Well, for one, encouraging fear and panic in the population is a wonderful instrument for social and political control.  For another, making mountains out of molehills is a terrific way to justify increased budgets for gadgetry, guns, and law enforcement staff. And let's not forget the excellent opportunities for windbaggery and personal aggrandizement which these events provide to politicians, prelates, and other nincompoops.

None of this melodrama has anything to do with making us really safer, and, by the way, we are pretty safe in this country especially compared to a lot of rat-hole places on earth.  In fact,  let's try a little thought experiment.  If all this went down in some other place, what would you make of  the spectacle of authorities who allow the citizenry to be held hostage to a panicked teenager who apparently wasn't even competent enough to blow his own head off? 



For an excellent essay on "the week that was," head over to the Pink Slip blog.

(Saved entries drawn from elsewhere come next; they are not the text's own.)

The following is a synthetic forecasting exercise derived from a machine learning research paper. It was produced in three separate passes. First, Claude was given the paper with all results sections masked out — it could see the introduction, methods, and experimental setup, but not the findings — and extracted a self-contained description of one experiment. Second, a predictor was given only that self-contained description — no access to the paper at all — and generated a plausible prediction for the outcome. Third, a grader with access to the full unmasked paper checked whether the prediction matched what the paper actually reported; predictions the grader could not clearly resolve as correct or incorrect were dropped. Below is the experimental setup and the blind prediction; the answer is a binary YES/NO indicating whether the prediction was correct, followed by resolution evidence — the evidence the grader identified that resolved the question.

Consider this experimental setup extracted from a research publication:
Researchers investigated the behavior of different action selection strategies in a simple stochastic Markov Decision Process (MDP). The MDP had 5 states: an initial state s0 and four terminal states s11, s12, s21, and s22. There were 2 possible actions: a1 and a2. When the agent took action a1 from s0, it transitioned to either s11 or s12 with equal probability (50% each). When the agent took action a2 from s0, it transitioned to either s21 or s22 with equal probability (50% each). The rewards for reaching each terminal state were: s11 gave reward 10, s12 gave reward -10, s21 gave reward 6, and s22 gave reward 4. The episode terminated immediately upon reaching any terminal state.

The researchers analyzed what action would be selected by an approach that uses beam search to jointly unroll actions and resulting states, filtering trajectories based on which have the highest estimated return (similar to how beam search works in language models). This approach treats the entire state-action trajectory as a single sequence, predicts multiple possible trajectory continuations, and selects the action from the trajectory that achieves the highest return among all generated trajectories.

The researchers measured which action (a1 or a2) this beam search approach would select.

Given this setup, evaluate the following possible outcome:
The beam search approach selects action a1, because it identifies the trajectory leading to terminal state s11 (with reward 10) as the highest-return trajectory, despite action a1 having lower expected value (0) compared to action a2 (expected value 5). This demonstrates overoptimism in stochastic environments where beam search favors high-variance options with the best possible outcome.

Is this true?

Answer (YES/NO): YES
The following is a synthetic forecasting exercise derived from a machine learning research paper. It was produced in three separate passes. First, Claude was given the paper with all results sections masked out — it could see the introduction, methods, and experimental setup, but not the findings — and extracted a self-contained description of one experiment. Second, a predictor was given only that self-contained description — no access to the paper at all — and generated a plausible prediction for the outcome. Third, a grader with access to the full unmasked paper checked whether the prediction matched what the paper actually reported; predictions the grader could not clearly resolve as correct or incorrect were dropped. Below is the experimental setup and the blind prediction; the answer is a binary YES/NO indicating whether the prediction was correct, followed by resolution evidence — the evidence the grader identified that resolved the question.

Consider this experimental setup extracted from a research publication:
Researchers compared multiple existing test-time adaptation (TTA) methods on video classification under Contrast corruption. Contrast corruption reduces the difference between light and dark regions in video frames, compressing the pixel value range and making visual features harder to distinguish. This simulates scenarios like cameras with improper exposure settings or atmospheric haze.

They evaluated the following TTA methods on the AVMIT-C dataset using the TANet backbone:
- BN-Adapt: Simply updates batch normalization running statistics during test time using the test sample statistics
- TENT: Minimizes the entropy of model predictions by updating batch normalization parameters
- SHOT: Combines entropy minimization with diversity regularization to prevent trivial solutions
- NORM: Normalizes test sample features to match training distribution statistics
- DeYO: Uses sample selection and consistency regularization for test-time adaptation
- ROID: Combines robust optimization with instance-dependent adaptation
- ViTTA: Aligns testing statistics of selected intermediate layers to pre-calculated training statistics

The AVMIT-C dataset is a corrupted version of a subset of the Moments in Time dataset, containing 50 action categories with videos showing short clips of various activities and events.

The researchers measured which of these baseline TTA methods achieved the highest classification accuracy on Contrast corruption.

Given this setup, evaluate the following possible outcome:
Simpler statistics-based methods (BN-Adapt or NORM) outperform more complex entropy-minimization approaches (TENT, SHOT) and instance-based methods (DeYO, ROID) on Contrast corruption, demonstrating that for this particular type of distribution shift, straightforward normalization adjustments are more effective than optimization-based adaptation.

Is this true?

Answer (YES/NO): NO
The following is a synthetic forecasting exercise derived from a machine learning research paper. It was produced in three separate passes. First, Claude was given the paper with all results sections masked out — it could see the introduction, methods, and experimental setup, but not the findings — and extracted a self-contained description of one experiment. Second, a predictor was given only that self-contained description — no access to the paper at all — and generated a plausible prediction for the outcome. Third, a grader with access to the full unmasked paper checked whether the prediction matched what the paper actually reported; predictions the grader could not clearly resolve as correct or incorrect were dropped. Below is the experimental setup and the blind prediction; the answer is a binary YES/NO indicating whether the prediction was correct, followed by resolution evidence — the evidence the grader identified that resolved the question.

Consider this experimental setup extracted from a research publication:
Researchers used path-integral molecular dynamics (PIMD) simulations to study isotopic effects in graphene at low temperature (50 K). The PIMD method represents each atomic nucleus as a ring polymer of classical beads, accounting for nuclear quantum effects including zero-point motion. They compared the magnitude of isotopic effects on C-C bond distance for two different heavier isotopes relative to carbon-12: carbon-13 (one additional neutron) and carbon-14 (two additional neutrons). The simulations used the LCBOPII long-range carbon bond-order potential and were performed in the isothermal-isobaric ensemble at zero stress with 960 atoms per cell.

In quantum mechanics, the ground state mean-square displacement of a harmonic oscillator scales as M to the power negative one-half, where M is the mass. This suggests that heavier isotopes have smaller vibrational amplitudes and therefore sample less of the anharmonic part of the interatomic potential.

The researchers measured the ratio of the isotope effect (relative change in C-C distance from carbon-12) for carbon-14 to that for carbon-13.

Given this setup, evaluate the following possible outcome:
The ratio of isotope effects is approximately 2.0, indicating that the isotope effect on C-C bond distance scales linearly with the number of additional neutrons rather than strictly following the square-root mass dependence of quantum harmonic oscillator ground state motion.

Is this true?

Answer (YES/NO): NO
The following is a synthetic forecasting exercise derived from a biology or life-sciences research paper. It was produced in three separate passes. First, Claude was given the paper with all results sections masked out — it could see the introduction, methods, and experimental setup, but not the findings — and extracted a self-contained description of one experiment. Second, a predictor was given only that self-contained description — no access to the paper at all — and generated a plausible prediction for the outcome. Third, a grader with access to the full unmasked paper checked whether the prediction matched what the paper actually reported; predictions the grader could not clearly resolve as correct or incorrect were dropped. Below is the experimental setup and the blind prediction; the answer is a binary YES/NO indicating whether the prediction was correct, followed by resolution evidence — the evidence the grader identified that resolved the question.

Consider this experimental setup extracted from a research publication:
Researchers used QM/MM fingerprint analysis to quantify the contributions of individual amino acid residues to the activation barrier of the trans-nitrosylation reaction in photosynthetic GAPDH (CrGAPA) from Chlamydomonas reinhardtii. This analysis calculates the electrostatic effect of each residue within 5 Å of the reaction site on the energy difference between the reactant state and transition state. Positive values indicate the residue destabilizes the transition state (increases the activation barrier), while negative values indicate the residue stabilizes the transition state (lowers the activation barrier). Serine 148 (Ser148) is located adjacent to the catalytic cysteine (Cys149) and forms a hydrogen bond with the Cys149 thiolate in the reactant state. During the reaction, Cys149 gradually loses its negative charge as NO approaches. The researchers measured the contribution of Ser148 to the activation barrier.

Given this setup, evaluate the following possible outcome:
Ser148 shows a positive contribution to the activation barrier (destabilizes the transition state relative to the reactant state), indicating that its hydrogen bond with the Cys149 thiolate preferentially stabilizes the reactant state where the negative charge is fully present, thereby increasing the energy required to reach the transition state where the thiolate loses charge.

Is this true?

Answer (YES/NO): YES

UPDATE April 23:  In the interest of responsible bloggerism, Trouserville wishes to issue a correction.  Although relying on what I thought were reputable and accurate news sources, (okay, okay, us old folk are occasionally snookered) the Bombin' Beagle Brothers did not, in fact, rob the 7-11, although I believe the "authorities" thought so for a while until someone said "Duh, the robbers don't look anything like the bombers."

1 comment:

Rick said...

This is a perfect place for an H.L. Mencken quote:

“The whole aim of practical politics is to keep the populace alarmed (and hence clamorous to be led to safety) by menacing it with an endless series of hobgoblins, all of them imaginary.”